■ **Exercise goal**: Write out each of the entries below exactly as it appears, keeping every character.
━━━━━ Provided data
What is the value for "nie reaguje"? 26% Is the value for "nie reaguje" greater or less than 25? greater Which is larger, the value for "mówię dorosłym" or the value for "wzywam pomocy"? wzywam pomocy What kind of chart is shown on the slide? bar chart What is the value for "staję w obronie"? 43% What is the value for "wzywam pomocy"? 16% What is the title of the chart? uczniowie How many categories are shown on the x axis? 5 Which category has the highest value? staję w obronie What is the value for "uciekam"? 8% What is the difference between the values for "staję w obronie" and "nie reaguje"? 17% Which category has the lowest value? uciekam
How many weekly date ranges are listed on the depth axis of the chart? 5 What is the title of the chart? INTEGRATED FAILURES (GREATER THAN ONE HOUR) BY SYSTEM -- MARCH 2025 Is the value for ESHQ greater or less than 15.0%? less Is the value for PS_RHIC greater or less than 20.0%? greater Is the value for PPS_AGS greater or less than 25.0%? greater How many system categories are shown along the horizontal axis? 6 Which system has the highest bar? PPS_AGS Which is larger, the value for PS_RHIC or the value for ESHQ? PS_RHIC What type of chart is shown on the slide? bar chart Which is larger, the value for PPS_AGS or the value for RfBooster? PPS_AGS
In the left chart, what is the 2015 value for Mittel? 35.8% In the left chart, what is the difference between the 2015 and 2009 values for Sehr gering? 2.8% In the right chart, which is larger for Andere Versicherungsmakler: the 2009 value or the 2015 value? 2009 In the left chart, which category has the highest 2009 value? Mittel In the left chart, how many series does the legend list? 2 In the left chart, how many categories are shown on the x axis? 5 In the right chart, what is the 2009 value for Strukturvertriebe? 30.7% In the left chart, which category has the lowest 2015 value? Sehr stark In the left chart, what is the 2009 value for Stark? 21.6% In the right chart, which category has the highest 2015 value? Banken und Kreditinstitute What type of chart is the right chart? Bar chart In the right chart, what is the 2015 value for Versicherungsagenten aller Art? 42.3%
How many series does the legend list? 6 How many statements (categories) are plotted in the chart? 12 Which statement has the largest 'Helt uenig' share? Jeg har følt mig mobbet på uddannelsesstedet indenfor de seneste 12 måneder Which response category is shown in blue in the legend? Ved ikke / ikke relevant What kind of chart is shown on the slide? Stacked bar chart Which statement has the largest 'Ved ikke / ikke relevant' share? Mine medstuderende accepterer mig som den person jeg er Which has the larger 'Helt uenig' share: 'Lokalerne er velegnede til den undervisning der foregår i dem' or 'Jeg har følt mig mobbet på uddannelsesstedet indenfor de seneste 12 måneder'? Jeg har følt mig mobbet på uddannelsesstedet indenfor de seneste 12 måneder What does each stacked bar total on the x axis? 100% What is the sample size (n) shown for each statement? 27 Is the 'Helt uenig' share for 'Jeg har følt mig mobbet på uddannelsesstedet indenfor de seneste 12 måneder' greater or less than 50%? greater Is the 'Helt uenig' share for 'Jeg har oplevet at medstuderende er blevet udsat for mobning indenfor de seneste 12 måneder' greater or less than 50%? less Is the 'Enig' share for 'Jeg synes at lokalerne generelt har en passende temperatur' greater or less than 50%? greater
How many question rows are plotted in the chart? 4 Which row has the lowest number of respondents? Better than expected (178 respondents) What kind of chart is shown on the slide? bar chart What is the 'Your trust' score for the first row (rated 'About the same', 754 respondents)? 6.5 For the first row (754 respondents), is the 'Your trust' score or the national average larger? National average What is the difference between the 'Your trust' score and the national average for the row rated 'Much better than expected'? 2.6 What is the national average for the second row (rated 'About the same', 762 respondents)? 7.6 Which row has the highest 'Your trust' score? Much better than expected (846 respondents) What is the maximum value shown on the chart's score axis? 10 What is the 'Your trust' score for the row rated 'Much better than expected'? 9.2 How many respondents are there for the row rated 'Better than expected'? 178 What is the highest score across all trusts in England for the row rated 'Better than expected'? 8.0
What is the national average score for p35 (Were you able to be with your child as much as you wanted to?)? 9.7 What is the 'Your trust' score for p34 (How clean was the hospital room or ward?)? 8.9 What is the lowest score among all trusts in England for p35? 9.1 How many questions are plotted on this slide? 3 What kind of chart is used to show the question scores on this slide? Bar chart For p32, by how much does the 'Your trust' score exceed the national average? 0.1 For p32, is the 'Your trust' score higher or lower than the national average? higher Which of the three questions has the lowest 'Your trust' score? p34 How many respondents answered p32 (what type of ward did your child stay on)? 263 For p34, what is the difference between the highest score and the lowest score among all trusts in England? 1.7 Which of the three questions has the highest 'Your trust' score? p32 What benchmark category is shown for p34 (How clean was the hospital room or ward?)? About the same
━━━━━━━━━━
■ **Result**:
What is the value for "nie reaguje"? 26% Is the value for "nie reaguje" greater or less than 25? greater Which is larger, the value for "mówię dorosłym" or the value for "wzywam pomocy"? wzywam pomocy What kind of chart is shown on the slide? bar chart What is the value for "staję w obronie"? 43% What is the value for "wzywam pomocy"? 16% What is the title of the chart? uczniowie How many categories are shown on the x axis? 5 Which category has the highest value? staję w obronie What is the value for "uciekam"? 8% What is the difference between the values for "staję w obronie" and "nie reaguje"? 17% Which category has the lowest value? uciekam
How many weekly date ranges are listed on the depth axis of the chart? 5 What is the title of the chart? INTEGRATED FAILURES (GREATER THAN ONE HOUR) BY SYSTEM -- MARCH 2025 Is the value for ESHQ greater or less than 15.0%? less Is the value for PS_RHIC greater or less than 20.0%? greater Is the value for PPS_AGS greater or less than 25.0%? greater How many system categories are shown along the horizontal axis? 6 Which system has the highest bar? PPS_AGS Which is larger, the value for PS_RHIC or the value for ESHQ? PS_RHIC What type of chart is shown on the slide? bar chart Which is larger, the value for PPS_AGS or the value for RfBooster? PPS_AGS
In the left chart, what is the 2015 value for Mittel? 35.8% In the left chart, what is the difference between the 2015 and 2009 values for Sehr gering? 2.8% In the right chart, which is larger for Andere Versicherungsmakler: the 2009 value or the 2015 value? 2009 In the left chart, which category has the highest 2009 value? Mittel In the left chart, how many series does the legend list? 2 In the left chart, how many categories are shown on the x axis? 5 In the right chart, what is the 2009 value for Strukturvertriebe? 30.7% In the left chart, which category has the lowest 2015 value? Sehr stark In the left chart, what is the 2009 value for Stark? 21.6% In the right chart, which category has the highest 2015 value? Banken und Kreditinstitute What type of chart is the right chart? Bar chart In the right chart, what is the 2015 value for Versicherungsagenten aller Art? 42.3%
How many series does the legend list? 6 How many statements (categories) are plotted in the chart? 12 Which statement has the largest 'Helt uenig' share? Jeg har følt mig mobbet på uddannelsesstedet indenfor de seneste 12 måneder Which response category is shown in blue in the legend? Ved ikke / ikke relevant What kind of chart is shown on the slide? Stacked bar chart Which statement has the largest 'Ved ikke / ikke relevant' share? Mine medstuderende accepterer mig som den person jeg er Which has the larger 'Helt uenig' share: 'Lokalerne er velegnede til den undervisning der foregår i dem' or 'Jeg har følt mig mobbet på uddannelsesstedet indenfor de seneste 12 måneder'? Jeg har følt mig mobbet på uddannelsesstedet indenfor de seneste 12 måneder What does each stacked bar total on the x axis? 100% What is the sample size (n) shown for each statement? 27 Is the 'Helt uenig' share for 'Jeg har følt mig mobbet på uddannelsesstedet indenfor de seneste 12 måneder' greater or less than 50%? greater Is the 'Helt uenig' share for 'Jeg har oplevet at medstuderende er blevet udsat for mobning indenfor de seneste 12 måneder' greater or less than 50%? less Is the 'Enig' share for 'Jeg synes at lokalerne generelt har en passende temperatur' greater or less than 50%? greater
How many question rows are plotted in the chart? 4 Which row has the lowest number of respondents? Better than expected (178 respondents) What kind of chart is shown on the slide? bar chart What is the 'Your trust' score for the first row (rated 'About the same', 754 respondents)? 6.5 For the first row (754 respondents), is the 'Your trust' score or the national average larger? National average What is the difference between the 'Your trust' score and the national average for the row rated 'Much better than expected'? 2.6 What is the national average for the second row (rated 'About the same', 762 respondents)? 7.6 Which row has the highest 'Your trust' score? Much better than expected (846 respondents) What is the maximum value shown on the chart's score axis? 10 What is the 'Your trust' score for the row rated 'Much better than expected'? 9.2 How many respondents are there for the row rated 'Better than expected'? 178 What is the highest score across all trusts in England for the row rated 'Better than expected'? 8.0
What is the national average score for p35 (Were you able to be with your child as much as you wanted to?)? 9.7 What is the 'Your trust' score for p34 (How clean was the hospital room or ward?)? 8.9 What is the lowest score among all trusts in England for p35? 9.1 How many questions are plotted on this slide? 3 What kind of chart is used to show the question scores on this slide? Bar chart For p32, by how much does the 'Your trust' score exceed the national average? 0.1 For p32, is the 'Your trust' score higher or lower than the national average? higher Which of the three questions has the lowest 'Your trust' score? p34 How many respondents answered p32 (what type of ward did your child stay on)? 263 For p34, what is the difference between the highest score and the lowest score among all trusts in England? 1.7 Which of the three questions has the highest 'Your trust' score? p32 What benchmark category is shown for p34 (How clean was the hospital room or ward?)? About the same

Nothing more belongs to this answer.